By region, EIA reported a 37 Bcf weekly build in the Midwest, with a 25 Bcf injection in the East. The Pacific withdrew 1 Bcf on the week, while 6 Bcf was refilled in the Mountain region. In the South Central, EIA recorded a net 2 Bcf injection into salt stocks for the week, with a 10 Bcf build in nonsalt.
Bespoke Weather Services viewed the 78 Bcf build as “basically neutral, as holiday weeks are always difficult, and it was still quite hot in key areas of the South last week.”
The outlook trended cooler overnight heading into Thursday’s trading, and given the potential for Friday’s forecasts to show additional cooler trends along the East Coast, “we don’t see much reason for prices to continue advancing higher from here...with risk, in our view, more skewed toward a move back near the $2.50 level,” Bespoke said. “...Demand will continue falling off after Sept. 20 to even lower levels, possibly allowing cash prices to weaken as well, as salts can more freely refill with less demand in place.”
After declines earlier this week, the technical picture has been “deteriorating” for natural gas, according to ICAP Technical Analysis analyst Brian LaRose, who was expecting “a period of sideways to lower price action” to close out the week.
“...I will be inclined to treat any drift lower as a minor pause in the up trend for now. To suggest something more serious is brewing, the bears would need to crack $2.446-2.384,” LaRose said. “As for the bulls, they still must better $2.713-2.743-2.751-2.800 to keep the rise going.”
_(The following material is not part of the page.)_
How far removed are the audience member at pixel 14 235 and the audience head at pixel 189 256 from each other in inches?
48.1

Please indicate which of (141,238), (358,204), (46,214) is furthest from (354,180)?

Meanwhile, as of 2 p.m. ET Thursday, the National Hurricane Center (NHC) was continuing to monitor a disturbance in the Bahamas that it said had a 70% chance of cyclone formation over the next 48 hours.
“Satellite-derived winds and surface observations indicate that the disturbance...has not yet developed a closed circulation, and that the winds are not strong at this time,” the NHC said. “However, surface pressures remain low, and environmental conditions are favorable for a tropical depression or tropical storm to form within the next day or two as the system moves toward the northwest at 5-10 mph through the northwestern Bahamas and toward the Florida Peninsula.”
East Coast Cool
Cooling temperatures to close out the week prompted double-digit spot price declines throughout the Northeast Thursday. Algonquin Citygate fell 17.0 cents to $2.210, while Transco Zone 6 NY slid 19.5 cents to $2.100.
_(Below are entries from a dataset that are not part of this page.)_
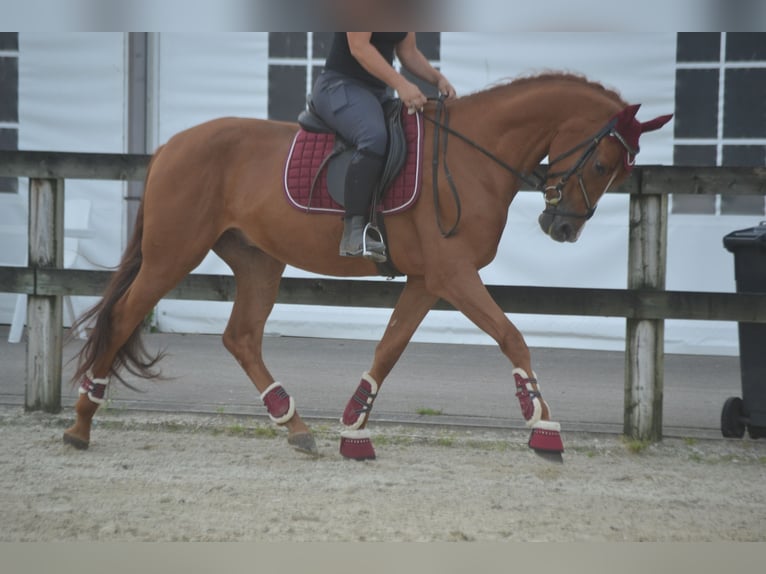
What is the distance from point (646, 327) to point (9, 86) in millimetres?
6015

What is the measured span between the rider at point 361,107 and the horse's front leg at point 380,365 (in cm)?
41

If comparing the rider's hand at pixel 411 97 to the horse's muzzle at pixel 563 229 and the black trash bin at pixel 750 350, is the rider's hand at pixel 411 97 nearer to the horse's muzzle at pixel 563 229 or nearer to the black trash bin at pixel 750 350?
the horse's muzzle at pixel 563 229

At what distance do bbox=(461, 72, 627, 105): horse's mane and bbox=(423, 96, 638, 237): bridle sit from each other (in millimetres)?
201

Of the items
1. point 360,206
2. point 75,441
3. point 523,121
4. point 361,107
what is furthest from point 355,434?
point 523,121

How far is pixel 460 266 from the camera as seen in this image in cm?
348

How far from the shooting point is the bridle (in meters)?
3.32

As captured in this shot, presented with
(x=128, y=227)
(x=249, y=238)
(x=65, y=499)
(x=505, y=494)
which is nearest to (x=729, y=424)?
(x=505, y=494)

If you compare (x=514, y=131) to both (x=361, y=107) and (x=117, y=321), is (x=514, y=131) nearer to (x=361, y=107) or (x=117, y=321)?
(x=361, y=107)

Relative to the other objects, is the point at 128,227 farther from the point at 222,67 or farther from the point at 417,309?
the point at 417,309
Maxar’s Weather Desk was calling for near- to below-normal temperatures for major cities along the Interstate 95 corridor for Friday, including highs in the mid-60s in Boston, and in the low 70s in New York City and Philadelphia.
Elsewhere, prices were generally steady from the Gulf Coast to the Southeast as hot temperatures were expected to persist across the southern United States.
A deal between the Mexican government and Fermaca, the developer behind the Wahalajara system, could prove “key to deconstraining” Permian Basin production and raising U.S. pipeline exports to Mexico, according to Genscape Inc. senior natural gas analyst Rick Margolin.
“The project was the last one under objection by the Mexican government in a dispute over tariff rates and force majeure payments agreed to by the previous Mexican presidential administration,” Margolin said. “Wahalajara may now resume construction and has said they expect the full system to be online by March 2020. This is one month later than our modeled in-service date.
“The project will be a telescoping line enabling Permian Basin production to reach central Mexican markets to displace Mexican LNG imports, serve moderate demand growth and production declines, and displace incumbent supplies from South Texas.”
Meanwhile, a hot finish to the work week sent Southern California prices soaring Thursday. Maxar predicted above-normal temperatures for Burbank for Friday, including highs reaching 97 degrees.
SoCal Citygate rallied 70.0 cents to average $4.015.